-- Supplied text --
▬▬▬

The Harleston Sancroft Academy is a Church of England all-through school located in Harleston, Norfolk, England.  It was formed on 1 September 2022 from Archbishop Sancroft High School and Harleston Primary Academy.

History

The school was first established by Archbishop William Sancroft, who by deed on 25 June 1688 granted £54 a year to Emmanuel College, Cambridge to pay a clergyman to teach in Harleston. Sancroft had to gain permission from the monarch James II to found the school.

The school occupied its current premises in 1964.  Since then the school has continued to expand and has in recent years been over-subscribed, with students travelling some distance in Norfolk and Suffolk to be educated at the school.

In 2018, the school became the first secondary school as part of the Diocese of Norwich's St Benet’s Multi Academy Trust.

Description
When Ofsted visited the secondary school in 2013, prior to it becoming an academy, it found a good school. The school is smaller than the average-sized secondary school where a very large majority of the students are from White British backgrounds and all speak English as their first language. The proportion of disabled students and those with special educational needs was below the national average though the proportion of students receiving the pupil premium is similar to the national average.

▬▬▬

-- Prompt --
Carry the text about the Harleston Sancroft Academy forward from its last sentence. The data that comes next is from another source.

-- Supplied information --
▬▬▬

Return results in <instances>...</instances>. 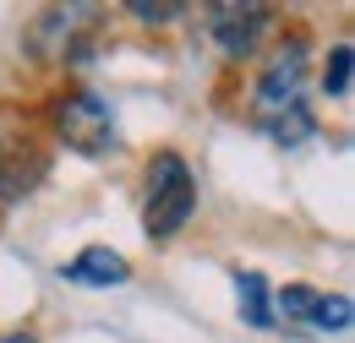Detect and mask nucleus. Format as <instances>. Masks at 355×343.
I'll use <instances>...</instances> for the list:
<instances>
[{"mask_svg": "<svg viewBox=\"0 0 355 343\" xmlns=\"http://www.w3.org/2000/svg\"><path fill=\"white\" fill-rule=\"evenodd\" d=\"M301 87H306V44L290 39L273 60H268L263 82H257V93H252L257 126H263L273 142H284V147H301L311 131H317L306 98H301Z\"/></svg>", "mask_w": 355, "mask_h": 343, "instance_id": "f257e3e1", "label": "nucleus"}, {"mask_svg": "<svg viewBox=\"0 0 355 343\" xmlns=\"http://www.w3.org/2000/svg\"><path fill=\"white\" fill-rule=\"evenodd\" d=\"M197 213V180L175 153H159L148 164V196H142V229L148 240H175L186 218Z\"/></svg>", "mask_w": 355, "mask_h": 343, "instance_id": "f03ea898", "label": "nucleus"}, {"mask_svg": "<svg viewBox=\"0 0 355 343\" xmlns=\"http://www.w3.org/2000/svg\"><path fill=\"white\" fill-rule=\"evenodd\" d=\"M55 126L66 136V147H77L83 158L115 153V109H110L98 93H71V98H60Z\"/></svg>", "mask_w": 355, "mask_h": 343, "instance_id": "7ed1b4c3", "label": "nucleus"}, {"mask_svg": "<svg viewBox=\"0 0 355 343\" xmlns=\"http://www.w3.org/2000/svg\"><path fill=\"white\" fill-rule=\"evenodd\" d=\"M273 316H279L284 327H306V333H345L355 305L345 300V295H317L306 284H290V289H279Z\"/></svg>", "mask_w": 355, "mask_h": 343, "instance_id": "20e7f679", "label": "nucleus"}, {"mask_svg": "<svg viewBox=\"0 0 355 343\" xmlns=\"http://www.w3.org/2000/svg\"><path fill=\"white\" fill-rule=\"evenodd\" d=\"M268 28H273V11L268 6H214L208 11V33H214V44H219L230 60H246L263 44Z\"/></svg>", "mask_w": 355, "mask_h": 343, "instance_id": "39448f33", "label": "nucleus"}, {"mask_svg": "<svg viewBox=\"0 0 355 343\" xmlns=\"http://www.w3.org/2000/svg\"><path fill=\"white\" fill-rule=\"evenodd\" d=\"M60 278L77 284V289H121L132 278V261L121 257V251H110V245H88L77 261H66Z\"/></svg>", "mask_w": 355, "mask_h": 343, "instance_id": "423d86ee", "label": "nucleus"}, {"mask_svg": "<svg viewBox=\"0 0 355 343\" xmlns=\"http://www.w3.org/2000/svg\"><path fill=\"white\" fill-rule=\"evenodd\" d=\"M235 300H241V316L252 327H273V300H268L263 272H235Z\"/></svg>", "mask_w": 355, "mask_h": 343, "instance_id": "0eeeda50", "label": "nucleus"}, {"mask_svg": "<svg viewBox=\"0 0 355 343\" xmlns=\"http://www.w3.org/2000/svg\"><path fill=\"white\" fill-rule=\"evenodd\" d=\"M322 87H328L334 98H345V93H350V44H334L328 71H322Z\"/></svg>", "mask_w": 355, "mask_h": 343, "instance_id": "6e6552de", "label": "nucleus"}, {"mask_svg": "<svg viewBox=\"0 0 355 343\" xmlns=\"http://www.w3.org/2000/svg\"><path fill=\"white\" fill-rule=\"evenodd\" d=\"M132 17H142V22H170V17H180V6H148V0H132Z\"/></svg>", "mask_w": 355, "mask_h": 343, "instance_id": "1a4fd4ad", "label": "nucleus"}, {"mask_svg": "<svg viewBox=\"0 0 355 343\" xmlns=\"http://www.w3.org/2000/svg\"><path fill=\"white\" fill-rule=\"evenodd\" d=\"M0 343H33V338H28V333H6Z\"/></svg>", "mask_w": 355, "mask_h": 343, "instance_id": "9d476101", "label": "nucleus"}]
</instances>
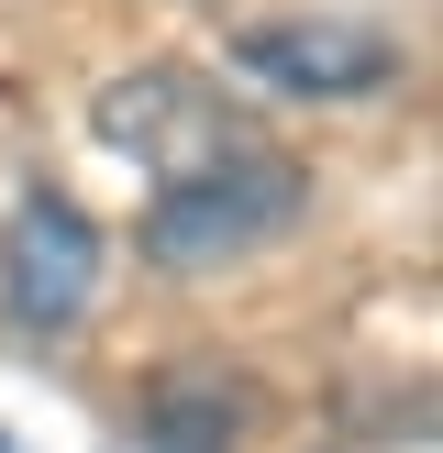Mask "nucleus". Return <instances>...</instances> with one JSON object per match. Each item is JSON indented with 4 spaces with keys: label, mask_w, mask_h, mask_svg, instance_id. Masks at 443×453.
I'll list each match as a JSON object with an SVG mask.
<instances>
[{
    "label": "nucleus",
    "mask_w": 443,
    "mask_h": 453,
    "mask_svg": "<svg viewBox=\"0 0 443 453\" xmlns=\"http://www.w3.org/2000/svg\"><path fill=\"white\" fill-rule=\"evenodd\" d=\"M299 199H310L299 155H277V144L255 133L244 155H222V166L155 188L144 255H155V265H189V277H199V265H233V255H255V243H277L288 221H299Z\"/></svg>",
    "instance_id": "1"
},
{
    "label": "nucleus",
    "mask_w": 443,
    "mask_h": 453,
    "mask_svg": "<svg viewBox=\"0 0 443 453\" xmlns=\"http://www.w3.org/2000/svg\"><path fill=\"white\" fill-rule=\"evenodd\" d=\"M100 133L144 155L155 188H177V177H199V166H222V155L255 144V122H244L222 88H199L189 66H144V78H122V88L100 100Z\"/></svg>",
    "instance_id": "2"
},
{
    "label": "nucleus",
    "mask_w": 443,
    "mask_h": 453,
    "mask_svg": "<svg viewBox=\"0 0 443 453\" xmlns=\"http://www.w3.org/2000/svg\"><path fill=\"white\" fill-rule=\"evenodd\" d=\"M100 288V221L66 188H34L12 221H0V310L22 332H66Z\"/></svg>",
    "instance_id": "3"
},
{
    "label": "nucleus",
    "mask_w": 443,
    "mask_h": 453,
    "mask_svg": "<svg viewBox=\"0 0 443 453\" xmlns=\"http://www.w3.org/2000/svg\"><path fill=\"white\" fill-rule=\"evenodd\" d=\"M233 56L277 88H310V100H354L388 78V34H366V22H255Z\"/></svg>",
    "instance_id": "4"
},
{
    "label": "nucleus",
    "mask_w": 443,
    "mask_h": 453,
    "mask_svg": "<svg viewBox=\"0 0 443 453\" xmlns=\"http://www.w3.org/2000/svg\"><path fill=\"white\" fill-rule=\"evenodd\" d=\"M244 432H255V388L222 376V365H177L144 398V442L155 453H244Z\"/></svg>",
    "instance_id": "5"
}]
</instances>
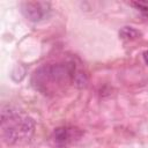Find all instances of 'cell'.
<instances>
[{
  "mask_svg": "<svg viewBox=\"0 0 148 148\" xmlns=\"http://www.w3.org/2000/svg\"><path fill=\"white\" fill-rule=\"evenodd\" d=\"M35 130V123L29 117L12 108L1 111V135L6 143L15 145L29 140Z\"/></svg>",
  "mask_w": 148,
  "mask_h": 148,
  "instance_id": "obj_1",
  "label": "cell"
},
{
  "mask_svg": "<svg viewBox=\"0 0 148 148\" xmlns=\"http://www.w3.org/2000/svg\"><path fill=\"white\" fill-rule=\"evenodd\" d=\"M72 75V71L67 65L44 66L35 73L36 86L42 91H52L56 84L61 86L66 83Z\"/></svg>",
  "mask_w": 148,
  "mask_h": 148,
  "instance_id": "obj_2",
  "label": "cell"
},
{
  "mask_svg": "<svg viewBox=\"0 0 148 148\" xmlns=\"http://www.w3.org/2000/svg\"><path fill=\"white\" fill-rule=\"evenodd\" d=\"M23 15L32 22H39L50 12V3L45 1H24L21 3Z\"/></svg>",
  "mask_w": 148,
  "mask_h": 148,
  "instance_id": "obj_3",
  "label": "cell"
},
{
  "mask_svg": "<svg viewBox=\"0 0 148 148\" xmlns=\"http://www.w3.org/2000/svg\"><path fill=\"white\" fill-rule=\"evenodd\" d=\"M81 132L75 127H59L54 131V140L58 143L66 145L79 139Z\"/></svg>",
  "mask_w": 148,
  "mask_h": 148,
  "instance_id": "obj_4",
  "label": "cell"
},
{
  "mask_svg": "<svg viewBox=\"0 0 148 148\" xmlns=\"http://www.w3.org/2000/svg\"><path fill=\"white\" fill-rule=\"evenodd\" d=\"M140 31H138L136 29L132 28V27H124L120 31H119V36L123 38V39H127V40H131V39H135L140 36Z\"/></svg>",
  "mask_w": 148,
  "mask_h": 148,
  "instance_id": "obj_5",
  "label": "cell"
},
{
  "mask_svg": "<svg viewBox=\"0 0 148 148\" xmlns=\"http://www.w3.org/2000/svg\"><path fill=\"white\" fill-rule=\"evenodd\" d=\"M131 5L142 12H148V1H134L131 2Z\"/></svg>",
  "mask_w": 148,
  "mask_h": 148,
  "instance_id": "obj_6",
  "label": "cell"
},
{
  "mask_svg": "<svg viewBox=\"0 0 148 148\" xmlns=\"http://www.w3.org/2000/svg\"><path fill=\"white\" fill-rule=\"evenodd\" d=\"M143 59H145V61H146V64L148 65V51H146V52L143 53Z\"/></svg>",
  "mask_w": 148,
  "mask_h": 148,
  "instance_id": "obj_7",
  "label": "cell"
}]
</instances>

▬▬▬

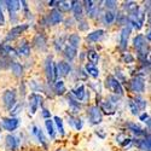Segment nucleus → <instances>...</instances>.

▬▬▬

-- Exercise result --
Curriculum
The school operates a three-year, Key Stage 3 where all the core National Curriculum subjects are taught. Year 7 and Year 8 study core subjects: English, Mathematics, Science. The following foundation subjects are offered: French, German, Geography and History, Computing, Design & Technology, Drama, Life Skills, PSHE & RE,  Music,  Art and PE.

Every student in Key Stage 4  has the opportunity to study subjects that will give them the greatest possible range of choices in the future. All students will study the English language, English literature, Mathematics, Sciences, and Religious Education – a total of 6 GCSEs that make up the core. In addition to these courses, all students have PE lessons and RSHE - Relationships, Sex and Health Education which are not examined.

In addition to the 6 core qualifications, all students take either Geography, History, French, or Computer Science, and one extra option chosen from Geography, History, German, Computer Science, PE, Health & Fitness, Music, Food and Cookery, Engineering, Art and Design, Drama, or Enrichment. This makes 8 GCSEs, or 9 if the pupil is selected to do Triple Science.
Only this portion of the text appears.